Qué le vamos a hacer, esa es la democracia.
Sin embargo, lo que me parece curioso es la reacción desmedida y poco tolerante
–en ciertos casos- de algunos simpatizantes de Hillary Clinton. Es verdad, el
señor Trump no es lo que uno podría decir “un gentleman”; se le va la boca en
insultos, en improperios indebidos, y en ciertas posturas discriminatorias no
dignas de una persona que va a ocupar el cargo político más importante de
Occidente.
Así no nos guste, el señor Trump ganó
democráticamente en su país. El problema es que mucha gente –supuestamente
liberal y progresista- no gusta de la democracia cuando los resultados
electorales no salen como ellos quieren o desean.
Despotricar de la democracia está de moda, y
siempre ha estado de moda.

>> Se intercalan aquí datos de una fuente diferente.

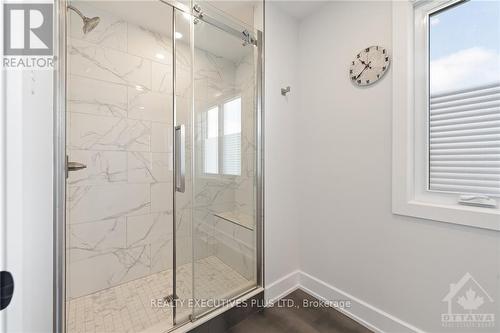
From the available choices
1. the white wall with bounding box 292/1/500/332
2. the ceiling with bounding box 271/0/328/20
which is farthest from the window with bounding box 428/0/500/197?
the ceiling with bounding box 271/0/328/20

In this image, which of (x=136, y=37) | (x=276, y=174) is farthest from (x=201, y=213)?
(x=136, y=37)

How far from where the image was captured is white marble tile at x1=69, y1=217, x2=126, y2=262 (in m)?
1.72

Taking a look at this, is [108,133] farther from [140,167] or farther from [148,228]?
[148,228]

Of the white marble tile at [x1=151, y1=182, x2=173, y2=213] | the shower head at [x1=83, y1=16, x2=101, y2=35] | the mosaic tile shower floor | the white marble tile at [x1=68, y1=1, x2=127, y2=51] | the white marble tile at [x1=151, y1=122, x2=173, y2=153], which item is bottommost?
the mosaic tile shower floor

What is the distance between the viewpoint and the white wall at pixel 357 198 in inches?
47.1

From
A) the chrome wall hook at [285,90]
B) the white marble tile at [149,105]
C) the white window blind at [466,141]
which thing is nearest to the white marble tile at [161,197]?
the white marble tile at [149,105]

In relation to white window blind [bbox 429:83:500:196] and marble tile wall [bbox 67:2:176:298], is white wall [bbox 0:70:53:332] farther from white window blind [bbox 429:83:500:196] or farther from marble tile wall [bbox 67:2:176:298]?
white window blind [bbox 429:83:500:196]

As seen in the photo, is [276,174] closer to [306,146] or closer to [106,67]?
[306,146]

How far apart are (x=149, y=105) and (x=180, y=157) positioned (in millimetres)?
986

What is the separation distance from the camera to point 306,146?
1.88 m

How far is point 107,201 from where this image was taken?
1853 mm

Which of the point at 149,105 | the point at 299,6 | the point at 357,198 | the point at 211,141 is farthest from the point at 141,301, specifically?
the point at 299,6

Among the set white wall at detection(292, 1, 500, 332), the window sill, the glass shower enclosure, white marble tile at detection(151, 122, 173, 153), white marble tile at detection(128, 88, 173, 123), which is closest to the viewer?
the window sill

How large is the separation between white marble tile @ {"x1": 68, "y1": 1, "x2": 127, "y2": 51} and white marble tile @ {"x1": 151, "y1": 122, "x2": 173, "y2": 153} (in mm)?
728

Defender la democracia es para ingenuos, para
populistas, para demagogos, para incultos o para ignorantes –incluso-. En esta
campaña han salido todos los demócratas o mejor dicho los fascistas con piel de
demócratas a desvalorizar este sistema.
La democracia es el gobierno del pueblo, por
el pueblo y para el pueblo, según el decir de Lincoln, sin embargo, a muchos no
les gusta eso de que sea el pueblo el que elija, preferirían que una dictadura,
una élite o un grupo determinado lo hicieran. Son demócratas y liberales cuando
les conviene.
Defender la democracia en ciertos círculos
académicos, políticos y hasta religiosos es sinónimo de estupidez, lo
inteligente es ser demócrata de fachada, pero en privado ser un fascista
agresivo.
Ser ateo o agnóstico, materialista y fascista
es lo políticamente correcto en determinadas esferas sociales. La democracia
solo la defienden cuando conviene, esto es, para defender las libertades del
sistema liberal –valga la redundancia- esto es, para propender por la defensa de
la propiedad privada y del libre mercado, pero cuando se trata de acatar las
decisiones democráticas puras ahí sí sale el “fascista interior”, no soportan
que la gente o el pueblo tome las decisiones.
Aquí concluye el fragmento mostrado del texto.